§ **EXERCISE**:
Output the records precisely as they stand. Pictures are to be skipped.
EXERCISE DATA Block Start
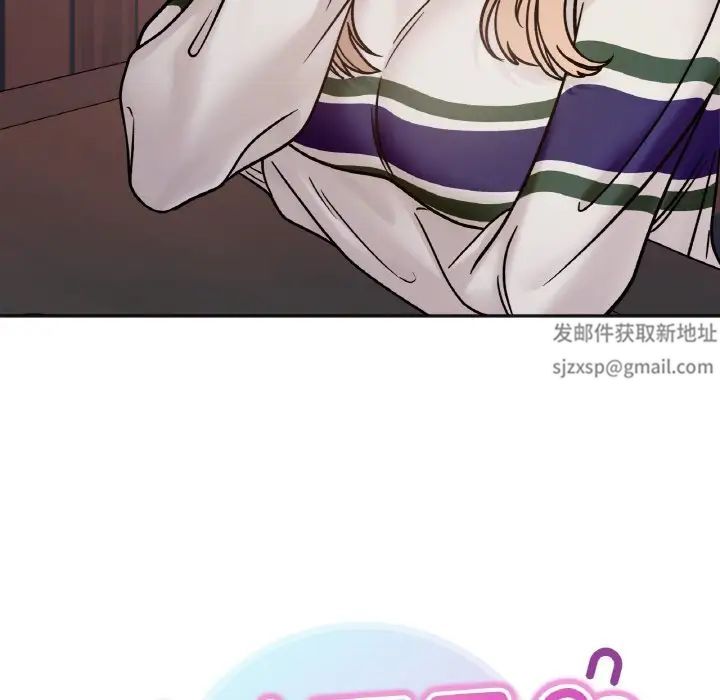 《她才不是我姐姐》漫画 第13話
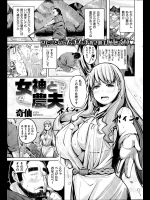 [奇仙] 女神と農夫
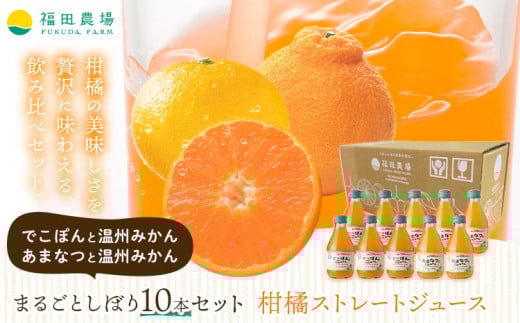 まるごとしぼり 10本セット ストレートジュース でこぽんと温州みかん あまなつと温州みかん 10本 1本あたり180ml《30日以内に出荷予定(土日祝除く)》熊本県 水俣市 津奈木町 福田農場 ジュース 果汁100% 柑橘 温州ミカン デコポン 甘夏ミカン セット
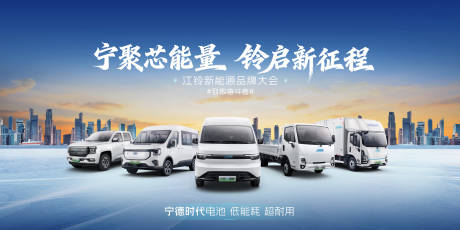 源文件下载【享设计】搜索编号：33550034877776532【汽车新能源kv】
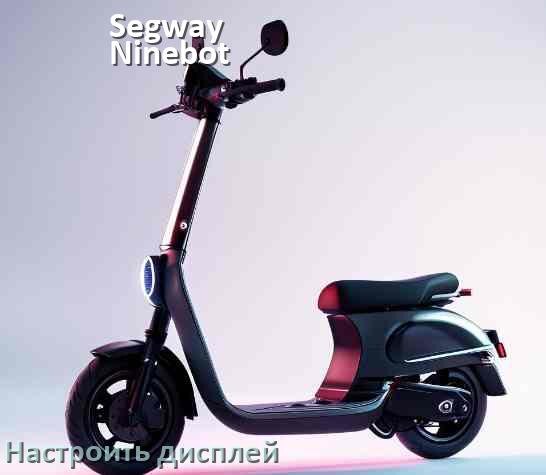 
Как на электросамокате Segway Ninebot настроить дисплей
EXERCISE DATA Block End
§ **FINAL ANSWER**:
 《她才不是我姐姐》漫画 第13話
 [奇仙] 女神と農夫
 まるごとしぼり 10本セット ストレートジュース でこぽんと温州みかん あまなつと温州みかん 10本 1本あたり180ml《30日以内に出荷予定(土日祝除く)》熊本県 水俣市 津奈木町 福田農場 ジュース 果汁100% 柑橘 温州ミカン デコポン 甘夏ミカン セット
 源文件下载【享设计】搜索编号：33550034877776532【汽车新能源kv】
Как на электросамокате Segway Ninebot настроить дисплей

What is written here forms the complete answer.